Starting at the line that holds "Out of the options", copy every line exactly through the end of the data, and no others.

### Given information
· · ·

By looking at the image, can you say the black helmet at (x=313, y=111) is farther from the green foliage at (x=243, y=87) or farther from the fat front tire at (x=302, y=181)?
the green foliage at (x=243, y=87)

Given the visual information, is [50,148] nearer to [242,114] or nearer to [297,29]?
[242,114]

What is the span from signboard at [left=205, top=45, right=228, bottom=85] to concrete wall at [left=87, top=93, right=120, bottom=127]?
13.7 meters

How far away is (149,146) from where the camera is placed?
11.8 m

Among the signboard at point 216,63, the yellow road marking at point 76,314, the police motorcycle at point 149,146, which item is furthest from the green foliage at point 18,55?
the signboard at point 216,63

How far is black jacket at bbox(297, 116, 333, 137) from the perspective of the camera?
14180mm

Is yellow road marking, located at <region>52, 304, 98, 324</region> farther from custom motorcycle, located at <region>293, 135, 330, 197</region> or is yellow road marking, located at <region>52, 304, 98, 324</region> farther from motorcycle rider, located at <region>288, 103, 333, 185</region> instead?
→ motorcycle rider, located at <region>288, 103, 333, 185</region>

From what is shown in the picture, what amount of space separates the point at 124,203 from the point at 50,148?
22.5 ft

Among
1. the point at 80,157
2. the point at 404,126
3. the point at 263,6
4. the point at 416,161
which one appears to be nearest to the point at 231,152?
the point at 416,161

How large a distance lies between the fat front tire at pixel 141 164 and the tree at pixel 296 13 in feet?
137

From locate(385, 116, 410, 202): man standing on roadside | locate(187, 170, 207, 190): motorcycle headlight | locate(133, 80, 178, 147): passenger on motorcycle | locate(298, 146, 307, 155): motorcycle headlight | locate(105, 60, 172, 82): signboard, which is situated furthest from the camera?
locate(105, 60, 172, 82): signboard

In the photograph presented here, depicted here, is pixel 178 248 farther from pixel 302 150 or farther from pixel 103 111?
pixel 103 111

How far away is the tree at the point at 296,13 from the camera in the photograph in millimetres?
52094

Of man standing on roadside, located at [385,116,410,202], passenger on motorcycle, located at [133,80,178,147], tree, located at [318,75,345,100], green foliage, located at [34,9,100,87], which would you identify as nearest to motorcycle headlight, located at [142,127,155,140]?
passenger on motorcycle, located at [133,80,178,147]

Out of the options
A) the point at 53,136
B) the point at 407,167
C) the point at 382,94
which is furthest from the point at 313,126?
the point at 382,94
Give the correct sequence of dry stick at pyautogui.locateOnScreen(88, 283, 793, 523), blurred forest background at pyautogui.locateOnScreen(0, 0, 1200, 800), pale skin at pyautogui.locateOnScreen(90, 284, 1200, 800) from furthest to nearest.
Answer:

· · ·

### Answer to this task
Out of the options
A) the point at 53,136
B) the point at 407,167
C) the point at 382,94
which is furthest from the point at 313,126?
the point at 382,94
Give the correct sequence of dry stick at pyautogui.locateOnScreen(88, 283, 793, 523), blurred forest background at pyautogui.locateOnScreen(0, 0, 1200, 800), pale skin at pyautogui.locateOnScreen(90, 284, 1200, 800) from furthest to nearest.
Answer:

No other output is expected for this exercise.